→ Selected passage
______

Pumpkin Spice Pita Chips

  • 4 pita rounds
  • 3 tablespoons melted butter
  • ¼ cup granulated sugar
  • 1 teaspoon pumpkin pie spice

Vanilla Cream Dip

  • 4 ounces cream cheese softened
  • ½ cup plain Greek yogurt
  • ¼ cup granulated sugar
  • 1 teaspoon vanilla extract


  • Prep the ingredients.
    Preheat the oven to 400°F. Line a sheet tray with parchment paper or a silpat mat. Melt the butter.
  • Brush the pitas. Brush each side of the pita rounds with butter. Stack on top of each other and cut into 8 triangles pieces.
  • Toss with sugar. In a small bowl combine the sugar and pumpkin pie spice. Place the buttered pita triangles in a large mixing bowl. Sprinkle with half the sugar, toss, and sprinkle with the remaining sugar. Gently toss the chips around with your hands until well coated with the cinnamon sugar. Alternatively, this can be done on top of the sheet tray but doing it in a high sided mixing bowl keeps sugar from going everywhere.

______

→ Your tasks
**1.** Answer these questions about the pita chip recipe:
(a) What temperature should the oven be set to?
(b) How much plain Greek yogurt goes into the dip?
(c) How many triangles is the stack of pitas cut into?
**2.** Extend the pumpkin spice pita chip recipe with the next steps, starting after its last sentence.
The lines after this have nothing to do with the pita chip recipe.

→ Provided information
______

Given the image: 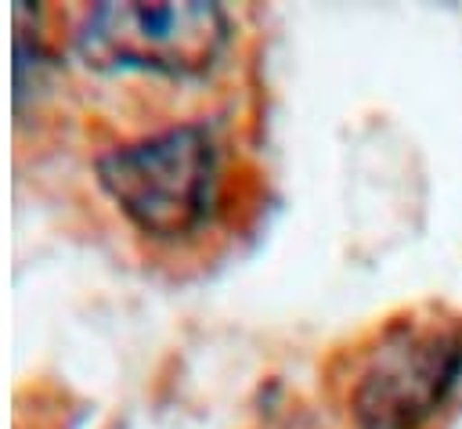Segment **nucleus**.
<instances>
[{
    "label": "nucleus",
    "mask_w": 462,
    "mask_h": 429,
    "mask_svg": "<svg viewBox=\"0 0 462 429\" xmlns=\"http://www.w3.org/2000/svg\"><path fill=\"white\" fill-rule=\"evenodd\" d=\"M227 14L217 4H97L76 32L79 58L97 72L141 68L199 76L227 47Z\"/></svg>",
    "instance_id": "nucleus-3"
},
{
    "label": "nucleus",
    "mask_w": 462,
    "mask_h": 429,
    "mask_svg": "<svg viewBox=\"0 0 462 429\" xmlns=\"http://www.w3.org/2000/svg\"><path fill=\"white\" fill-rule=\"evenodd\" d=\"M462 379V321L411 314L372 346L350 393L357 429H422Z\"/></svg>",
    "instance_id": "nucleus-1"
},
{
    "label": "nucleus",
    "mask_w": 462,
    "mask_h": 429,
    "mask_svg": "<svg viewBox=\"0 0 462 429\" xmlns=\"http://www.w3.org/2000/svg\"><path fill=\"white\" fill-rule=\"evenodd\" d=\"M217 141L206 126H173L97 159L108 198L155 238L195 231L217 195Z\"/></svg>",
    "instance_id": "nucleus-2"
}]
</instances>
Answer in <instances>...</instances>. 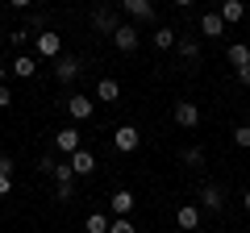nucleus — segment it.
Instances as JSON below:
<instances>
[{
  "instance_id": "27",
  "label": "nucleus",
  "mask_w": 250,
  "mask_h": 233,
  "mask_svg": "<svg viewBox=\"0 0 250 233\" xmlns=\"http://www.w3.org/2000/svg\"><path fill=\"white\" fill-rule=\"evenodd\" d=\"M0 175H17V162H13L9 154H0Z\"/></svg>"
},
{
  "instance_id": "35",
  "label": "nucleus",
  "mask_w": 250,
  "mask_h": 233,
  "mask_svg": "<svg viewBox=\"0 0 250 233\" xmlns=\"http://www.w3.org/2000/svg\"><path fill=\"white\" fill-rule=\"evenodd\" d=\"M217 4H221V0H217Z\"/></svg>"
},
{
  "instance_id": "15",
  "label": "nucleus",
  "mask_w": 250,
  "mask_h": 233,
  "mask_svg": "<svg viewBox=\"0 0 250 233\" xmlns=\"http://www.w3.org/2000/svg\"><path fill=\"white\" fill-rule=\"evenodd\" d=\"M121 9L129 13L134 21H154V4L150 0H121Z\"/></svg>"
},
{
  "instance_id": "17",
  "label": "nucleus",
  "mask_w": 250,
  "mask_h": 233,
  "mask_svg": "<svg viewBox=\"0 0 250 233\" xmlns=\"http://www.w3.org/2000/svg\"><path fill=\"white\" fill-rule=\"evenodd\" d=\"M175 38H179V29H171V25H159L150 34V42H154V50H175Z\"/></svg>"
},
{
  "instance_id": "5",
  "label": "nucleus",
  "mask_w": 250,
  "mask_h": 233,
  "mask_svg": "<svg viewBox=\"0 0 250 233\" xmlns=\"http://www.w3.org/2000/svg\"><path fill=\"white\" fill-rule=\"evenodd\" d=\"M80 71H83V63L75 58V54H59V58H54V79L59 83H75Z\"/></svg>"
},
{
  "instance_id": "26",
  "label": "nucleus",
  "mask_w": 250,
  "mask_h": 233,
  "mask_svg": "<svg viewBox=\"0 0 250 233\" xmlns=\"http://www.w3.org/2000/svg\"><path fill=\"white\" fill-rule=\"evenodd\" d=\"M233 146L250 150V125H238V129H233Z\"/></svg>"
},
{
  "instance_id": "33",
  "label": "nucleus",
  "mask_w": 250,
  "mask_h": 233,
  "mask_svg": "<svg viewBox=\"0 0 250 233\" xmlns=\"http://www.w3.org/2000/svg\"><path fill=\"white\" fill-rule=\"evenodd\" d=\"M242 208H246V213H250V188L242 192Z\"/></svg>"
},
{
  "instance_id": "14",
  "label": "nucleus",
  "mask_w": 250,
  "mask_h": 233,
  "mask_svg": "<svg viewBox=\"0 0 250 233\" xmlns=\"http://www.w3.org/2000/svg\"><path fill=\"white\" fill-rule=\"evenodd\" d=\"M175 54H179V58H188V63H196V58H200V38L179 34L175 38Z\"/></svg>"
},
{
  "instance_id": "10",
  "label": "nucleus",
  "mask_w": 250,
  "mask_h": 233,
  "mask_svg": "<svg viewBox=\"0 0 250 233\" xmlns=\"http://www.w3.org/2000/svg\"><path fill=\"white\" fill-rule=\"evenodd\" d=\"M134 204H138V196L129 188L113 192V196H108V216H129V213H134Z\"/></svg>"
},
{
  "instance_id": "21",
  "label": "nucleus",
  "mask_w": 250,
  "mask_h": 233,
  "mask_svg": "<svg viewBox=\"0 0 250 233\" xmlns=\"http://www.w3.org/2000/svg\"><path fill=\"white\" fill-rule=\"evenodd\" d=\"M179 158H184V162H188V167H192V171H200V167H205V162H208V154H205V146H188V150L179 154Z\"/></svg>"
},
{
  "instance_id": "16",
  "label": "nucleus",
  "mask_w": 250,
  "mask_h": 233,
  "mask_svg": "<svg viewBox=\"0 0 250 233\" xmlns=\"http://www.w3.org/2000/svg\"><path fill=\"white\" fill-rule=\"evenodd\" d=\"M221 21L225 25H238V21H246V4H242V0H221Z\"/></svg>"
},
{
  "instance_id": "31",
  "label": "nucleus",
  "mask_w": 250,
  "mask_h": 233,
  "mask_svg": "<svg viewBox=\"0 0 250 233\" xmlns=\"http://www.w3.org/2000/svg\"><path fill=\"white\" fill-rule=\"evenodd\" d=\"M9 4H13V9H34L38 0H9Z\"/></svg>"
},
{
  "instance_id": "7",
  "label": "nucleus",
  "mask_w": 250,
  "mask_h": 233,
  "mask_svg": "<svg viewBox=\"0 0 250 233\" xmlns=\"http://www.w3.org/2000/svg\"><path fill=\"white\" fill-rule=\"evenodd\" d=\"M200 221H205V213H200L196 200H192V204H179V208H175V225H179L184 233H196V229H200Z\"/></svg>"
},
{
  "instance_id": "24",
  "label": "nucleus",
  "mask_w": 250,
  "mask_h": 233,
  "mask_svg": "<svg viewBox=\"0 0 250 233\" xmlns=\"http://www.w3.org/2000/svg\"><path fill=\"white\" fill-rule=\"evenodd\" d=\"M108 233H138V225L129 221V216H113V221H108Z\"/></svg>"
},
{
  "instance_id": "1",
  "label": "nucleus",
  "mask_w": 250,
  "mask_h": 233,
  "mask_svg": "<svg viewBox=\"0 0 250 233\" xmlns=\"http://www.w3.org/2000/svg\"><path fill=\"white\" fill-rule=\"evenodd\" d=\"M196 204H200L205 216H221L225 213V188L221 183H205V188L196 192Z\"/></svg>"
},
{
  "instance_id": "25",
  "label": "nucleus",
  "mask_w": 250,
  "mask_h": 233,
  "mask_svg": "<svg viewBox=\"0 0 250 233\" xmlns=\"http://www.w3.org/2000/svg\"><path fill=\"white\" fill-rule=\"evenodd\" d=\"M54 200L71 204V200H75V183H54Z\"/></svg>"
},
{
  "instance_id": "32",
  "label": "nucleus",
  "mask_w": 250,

______

→ The responses
**1.**
(a) 400°F
(b) ½ cup
(c) 8

**2.**
  • Bake. Bake at 400°F for 12 to 15 minutes until crisp to the touch and golden brown.
  • Make the dip. While the pita chips bake, make the vanilla cream dip. Using a stand mixer with the paddle attachment or a hand mixer, whip together the cream cheese until soft and fluffy. Add the yogurt and vanilla and mix on medium speed for about 1 minute until combined and creamy.
  • Serve. Let the chips cool for about 1 to 2 minutes after baking then transfer to a serving platter with the dip and enjoy.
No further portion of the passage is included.